Task to complete
Nothing but the lines from the one containing "phylum: Chordata" through the end of the data should be output, each reproduced exactly.

Data items:
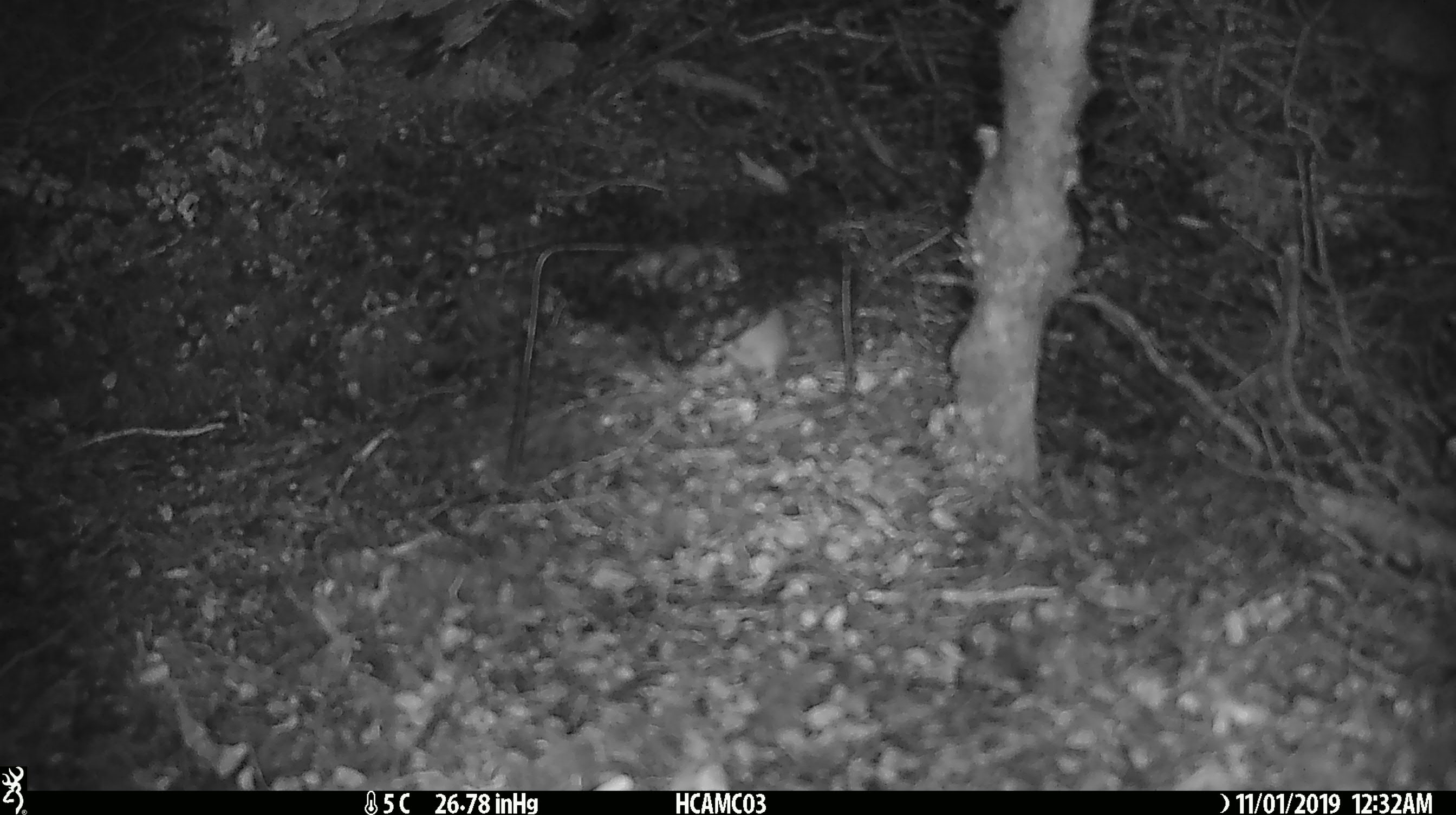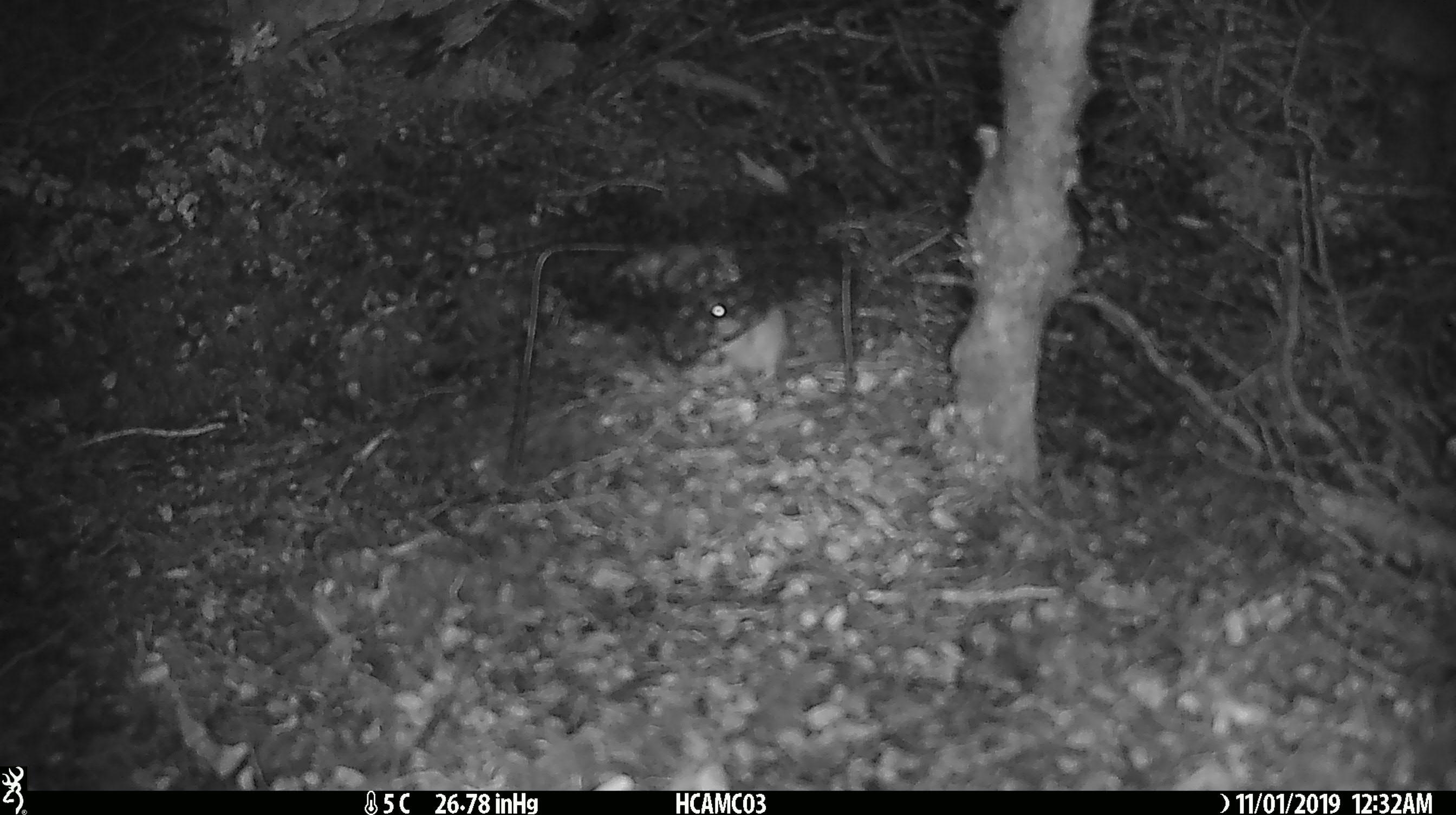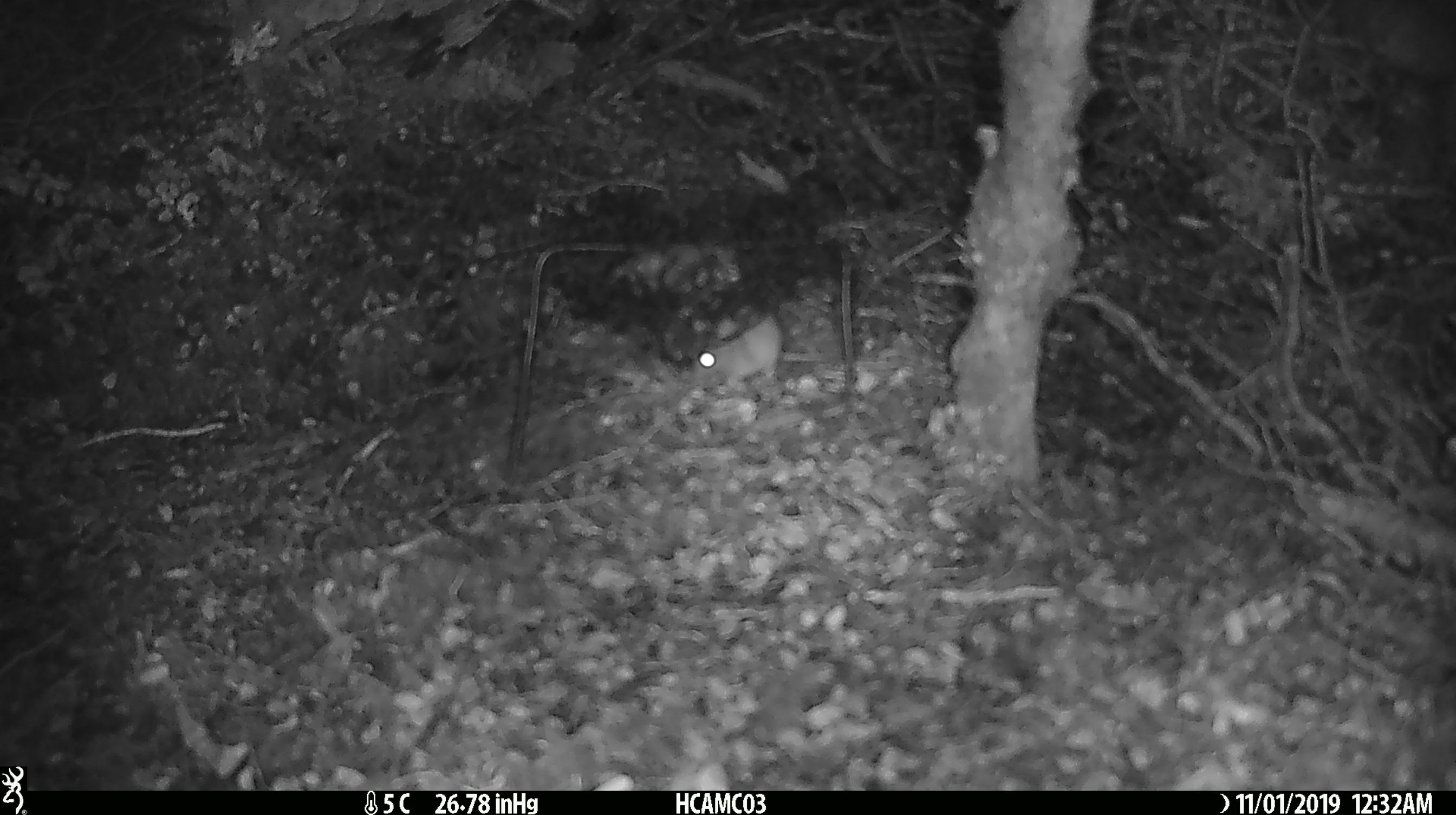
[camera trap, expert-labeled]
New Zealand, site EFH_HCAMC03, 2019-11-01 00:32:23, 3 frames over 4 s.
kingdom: Animalia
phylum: Chordata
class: Mammalia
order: Rodentia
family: Muridae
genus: Mus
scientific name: Mus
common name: mouse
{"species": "mouse (Mus)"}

Your solution
phylum: Chordata
class: Mammalia
order: Rodentia
family: Muridae
genus: Mus
scientific name: Mus
common name: mouse
{"species": "mouse (Mus)"}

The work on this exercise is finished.